TASK DETAILS: Reproduce each line of the data below word for word, leaving out the pictures.

:::

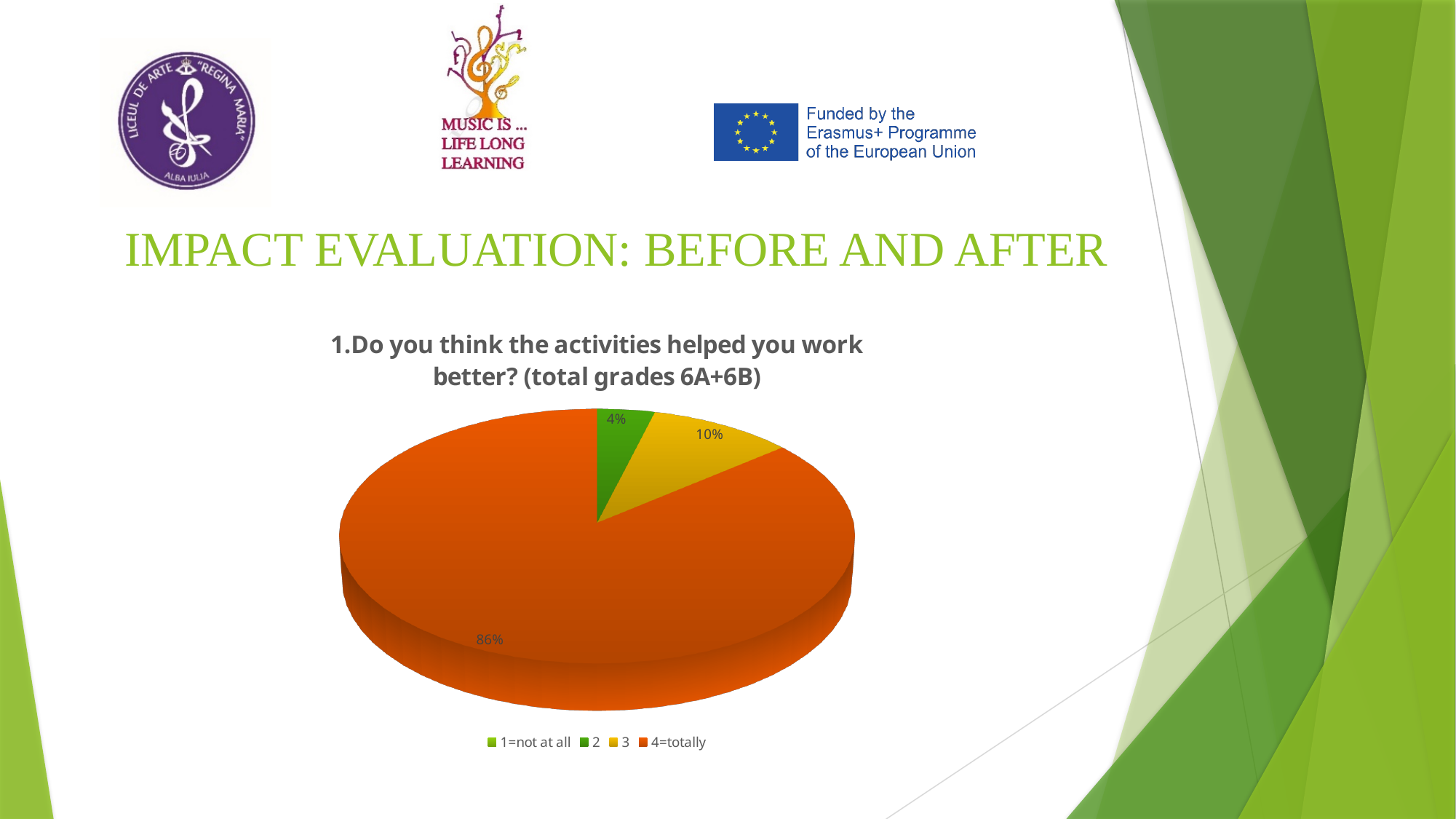
What percentage of the pie is labelled for the category 2? 4% What percentage of the pie is labelled for the category 3? 10% Which of the labelled slices is the smallest? 2 What share of the pie does the category 3 take? 10% What colour is the slice for 4=totally? orange What is the difference in percentage points between the slice for 4=totally and the slice for 3? 76 What percentage of the pie is labelled for the category 4=totally? 86% How many entries does the legend list? 4 What is the title of the chart? 1.Do you think the activities helped you work better? (total grades 6A+6B) Which category has the largest slice of the pie? 4=totally Which slice is larger, the one for 3 or the one for 2? 3 What kind of chart is shown on the slide? pie chart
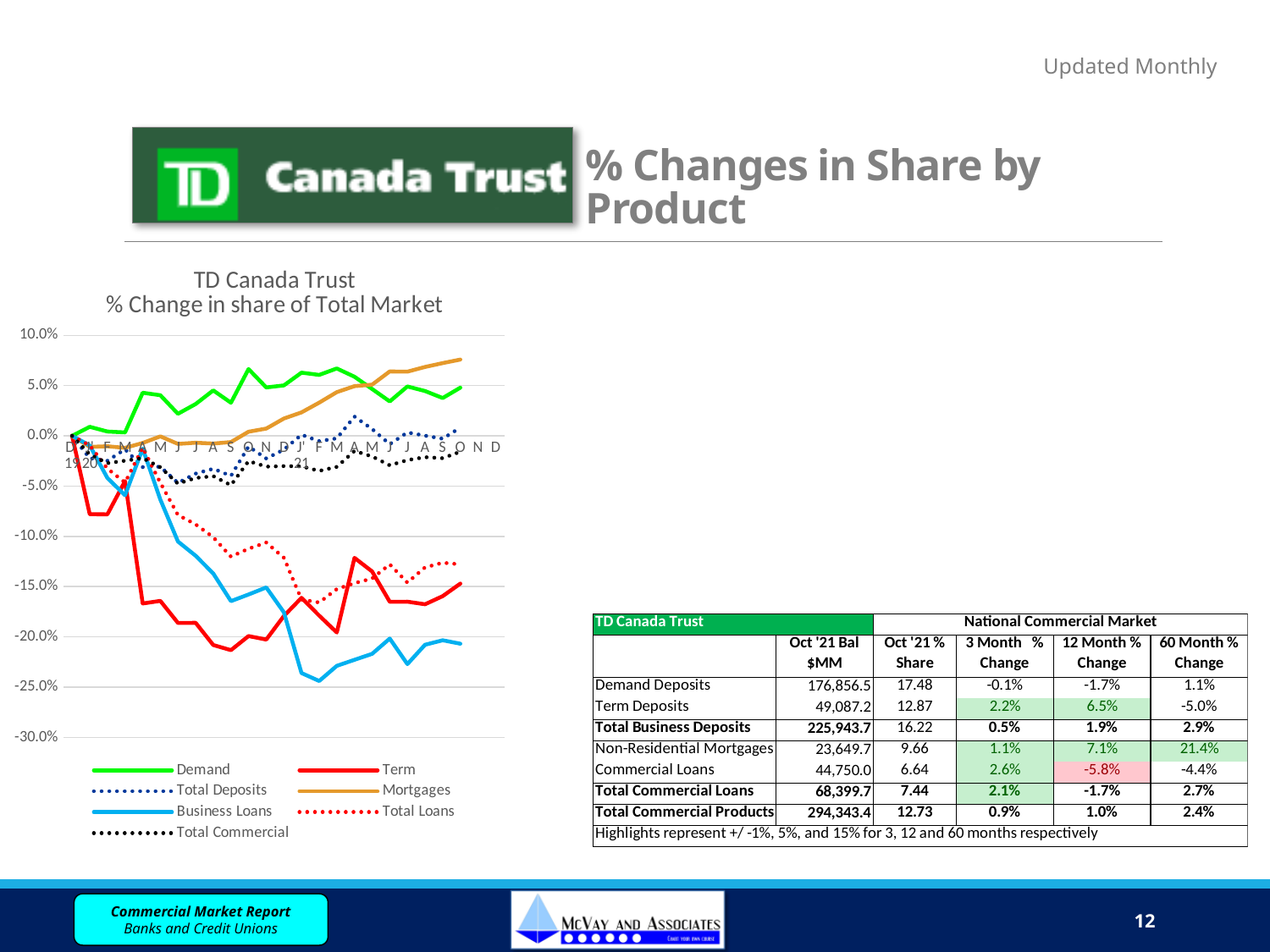
Which series in the chart is drawn in orange? Mortgages Does the Business Loans series generally rise or fall along the x axis? fall How many series does the chart legend list? 7 Which series reaches the lowest value on the chart? Business Loans What type of chart is shown on the slide? line chart Is the lowest value reached by the Business Loans series greater or less than -20.0%? less Does the Mortgages series generally rise or fall along the x axis? rise What is the title of the chart? TD Canada Trust % Change in share of Total Market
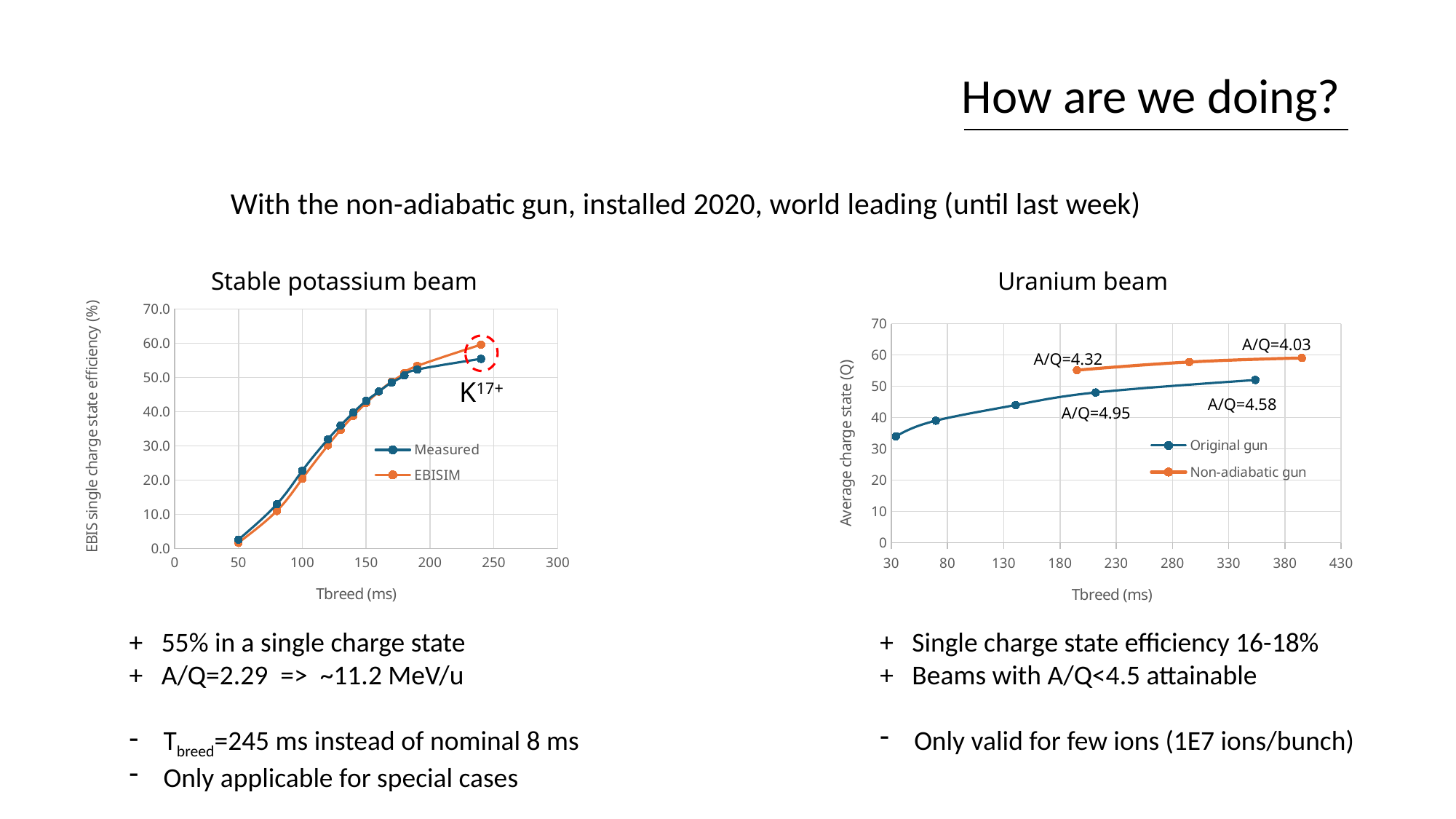
How many series does the legend of the "Uranium beam" chart list? 2 What kind of chart is the "Stable potassium beam" chart? Line chart In the "Stable potassium beam" chart, which series are listed in the legend? Measured and EBISIM In the "Stable potassium beam" chart, at 240 ms, which series has the higher value, Measured or EBISIM? EBISIM In the "Stable potassium beam" chart, is the Measured value at 50 ms greater or less than 10.0? less In the "Uranium beam" chart, which series reaches the higher average charge state, Original gun or Non-adiabatic gun? Non-adiabatic gun In the "Stable potassium beam" chart, is the Measured value at 240 ms greater or less than 50.0? greater In the "Stable potassium beam" chart, which ion is labelled next to the circled point? K17+ In the "Uranium beam" chart, is the last Non-adiabatic gun value (near 400 ms) greater or less than 50? greater In the "Uranium beam" chart, how many data points does the Non-adiabatic gun series have? 3 How many series does the legend of the "Stable potassium beam" chart list? 2 In the "Stable potassium beam" chart, do the Measured values rise or fall as Tbreed increases? Rise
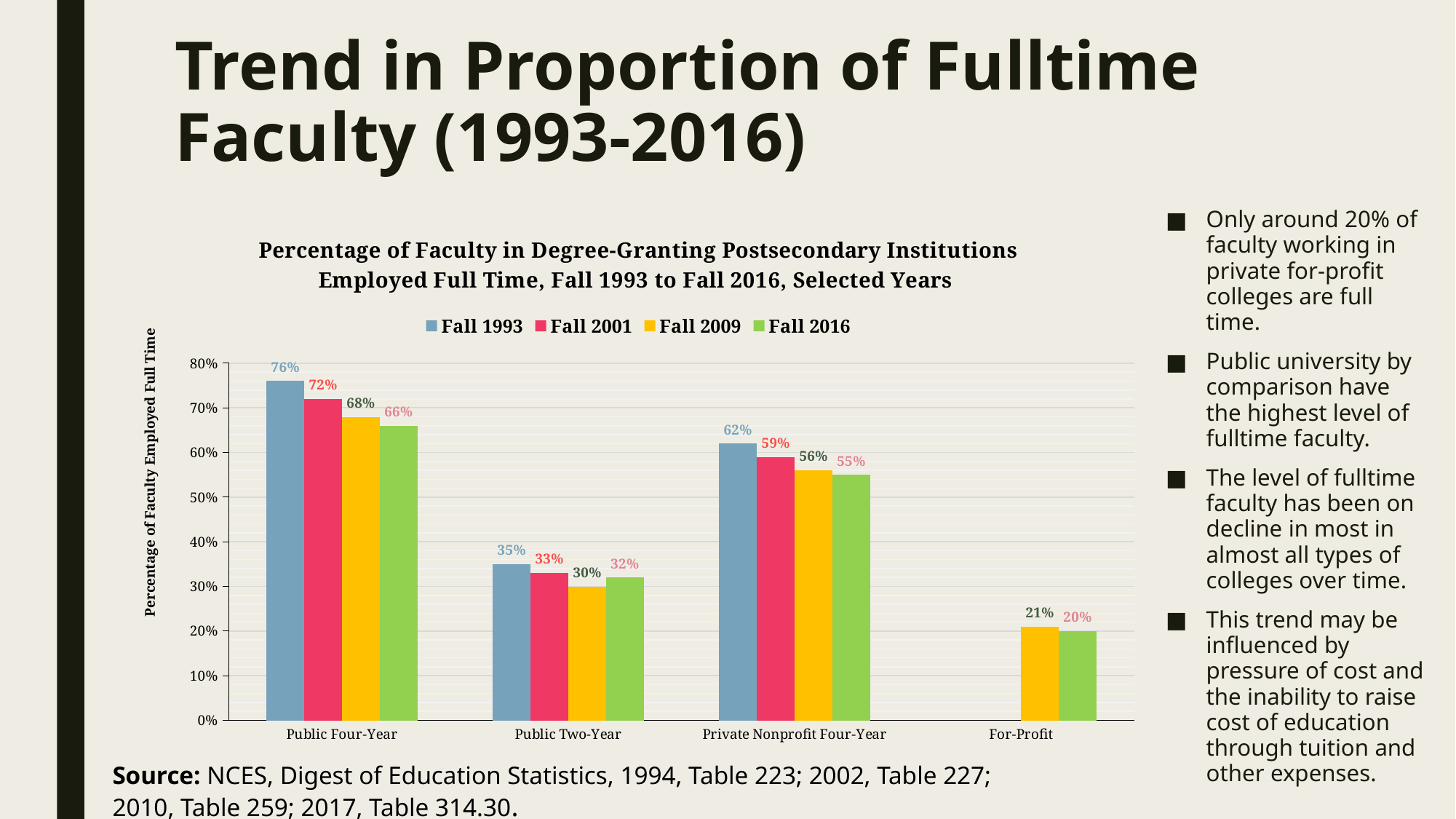
What percentage of faculty at Public Four-Year institutions were employed full time in Fall 1993? 76% For Private Nonprofit Four-Year institutions, do the values rise or fall from Fall 1993 to Fall 2016? Fall How many institution types are shown on the x axis? 4 What is the Fall 2016 value for Private Nonprofit Four-Year institutions? 55% How many series does the legend list? 4 Which institution type has the lowest Fall 2016 value? For-Profit Which series is shown in yellow in the legend? Fall 2009 What kind of chart is shown on the slide? Bar chart What is the difference between the Fall 1993 and Fall 2016 values for Public Four-Year institutions? 10% What is the Fall 2009 value for For-Profit institutions? 21% Which institution type has the highest Fall 1993 value? Public Four-Year Which is larger: the Fall 2001 value for Public Two-Year or the Fall 2009 value for Public Two-Year? Fall 2001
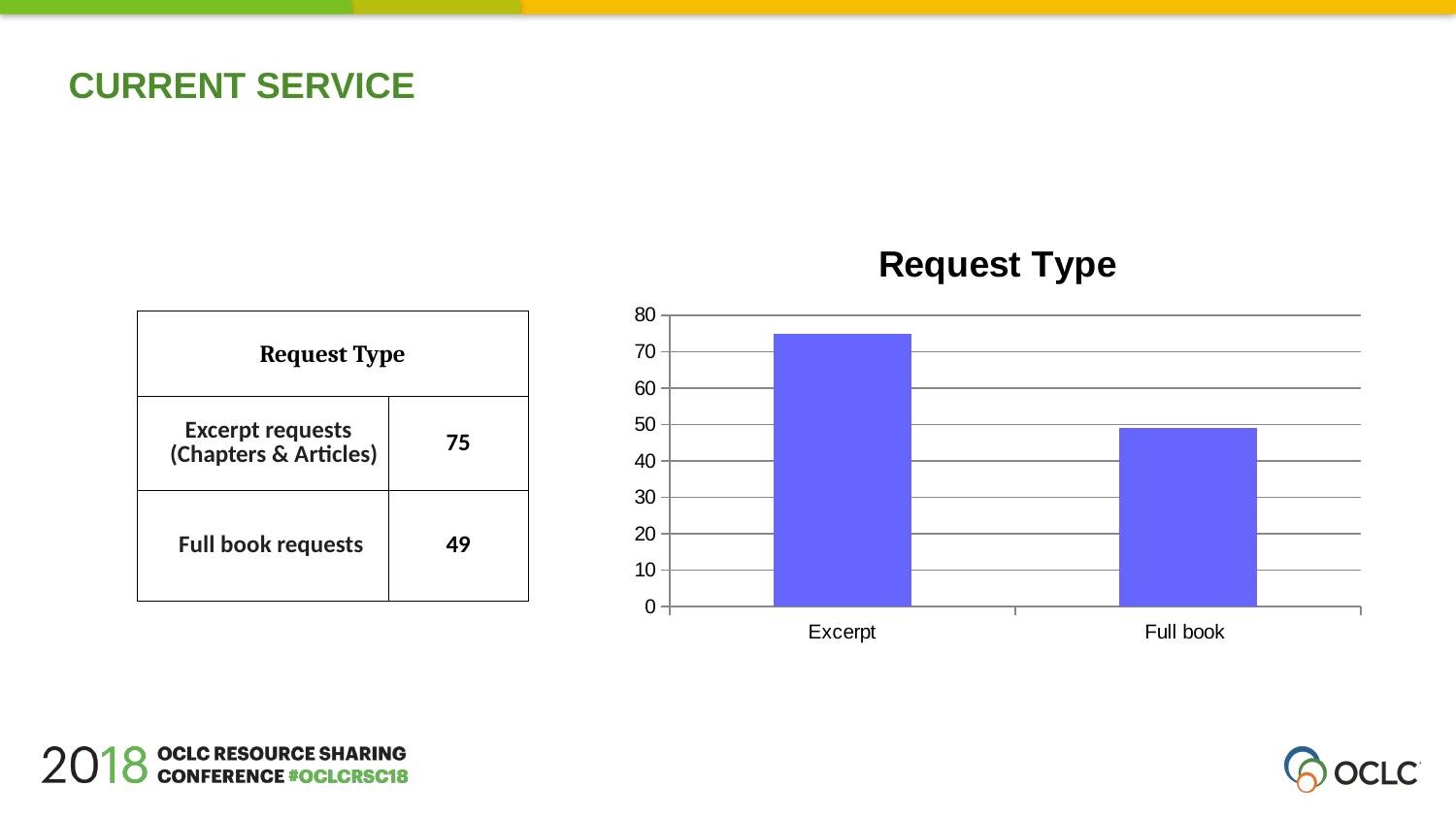
How many categories are shown on the x axis of the chart? 2 What is the difference between the Excerpt requests and the Full book requests shown on the slide? 26 What is the title of the chart? Request Type What type of chart is shown on the slide? bar chart Which is larger, the value for Excerpt or the value for Full book? Excerpt Which category has the lowest value in the chart? Full book According to the slide, what is the number of Excerpt requests? 75 Is the value for Excerpt greater or less than 70? greater Which category has the highest value in the chart? Excerpt What is the maximum value shown on the chart's vertical axis? 80 Is the value for Full book greater or less than 50? less According to the slide, what is the number of Full book requests? 49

:::

SOLUTION FOR THIS TASK:
What percentage of the pie is labelled for the category 2? 4% What percentage of the pie is labelled for the category 3? 10% Which of the labelled slices is the smallest? 2 What share of the pie does the category 3 take? 10% What colour is the slice for 4=totally? orange What is the difference in percentage points between the slice for 4=totally and the slice for 3? 76 What percentage of the pie is labelled for the category 4=totally? 86% How many entries does the legend list? 4 What is the title of the chart? 1.Do you think the activities helped you work better? (total grades 6A+6B) Which category has the largest slice of the pie? 4=totally Which slice is larger, the one for 3 or the one for 2? 3 What kind of chart is shown on the slide? pie chart
Which series in the chart is drawn in orange? Mortgages Does the Business Loans series generally rise or fall along the x axis? fall How many series does the chart legend list? 7 Which series reaches the lowest value on the chart? Business Loans What type of chart is shown on the slide? line chart Is the lowest value reached by the Business Loans series greater or less than -20.0%? less Does the Mortgages series generally rise or fall along the x axis? rise What is the title of the chart? TD Canada Trust % Change in share of Total Market
How many series does the legend of the "Uranium beam" chart list? 2 What kind of chart is the "Stable potassium beam" chart? Line chart In the "Stable potassium beam" chart, which series are listed in the legend? Measured and EBISIM In the "Stable potassium beam" chart, at 240 ms, which series has the higher value, Measured or EBISIM? EBISIM In the "Stable potassium beam" chart, is the Measured value at 50 ms greater or less than 10.0? less In the "Uranium beam" chart, which series reaches the higher average charge state, Original gun or Non-adiabatic gun? Non-adiabatic gun In the "Stable potassium beam" chart, is the Measured value at 240 ms greater or less than 50.0? greater In the "Stable potassium beam" chart, which ion is labelled next to the circled point? K17+ In the "Uranium beam" chart, is the last Non-adiabatic gun value (near 400 ms) greater or less than 50? greater In the "Uranium beam" chart, how many data points does the Non-adiabatic gun series have? 3 How many series does the legend of the "Stable potassium beam" chart list? 2 In the "Stable potassium beam" chart, do the Measured values rise or fall as Tbreed increases? Rise
What percentage of faculty at Public Four-Year institutions were employed full time in Fall 1993? 76% For Private Nonprofit Four-Year institutions, do the values rise or fall from Fall 1993 to Fall 2016? Fall How many institution types are shown on the x axis? 4 What is the Fall 2016 value for Private Nonprofit Four-Year institutions? 55% How many series does the legend list? 4 Which institution type has the lowest Fall 2016 value? For-Profit Which series is shown in yellow in the legend? Fall 2009 What kind of chart is shown on the slide? Bar chart What is the difference between the Fall 1993 and Fall 2016 values for Public Four-Year institutions? 10% What is the Fall 2009 value for For-Profit institutions? 21% Which institution type has the highest Fall 1993 value? Public Four-Year Which is larger: the Fall 2001 value for Public Two-Year or the Fall 2009 value for Public Two-Year? Fall 2001
How many categories are shown on the x axis of the chart? 2 What is the difference between the Excerpt requests and the Full book requests shown on the slide? 26 What is the title of the chart? Request Type What type of chart is shown on the slide? bar chart Which is larger, the value for Excerpt or the value for Full book? Excerpt Which category has the lowest value in the chart? Full book According to the slide, what is the number of Excerpt requests? 75 Is the value for Excerpt greater or less than 70? greater Which category has the highest value in the chart? Excerpt What is the maximum value shown on the chart's vertical axis? 80 Is the value for Full book greater or less than 50? less According to the slide, what is the number of Full book requests? 49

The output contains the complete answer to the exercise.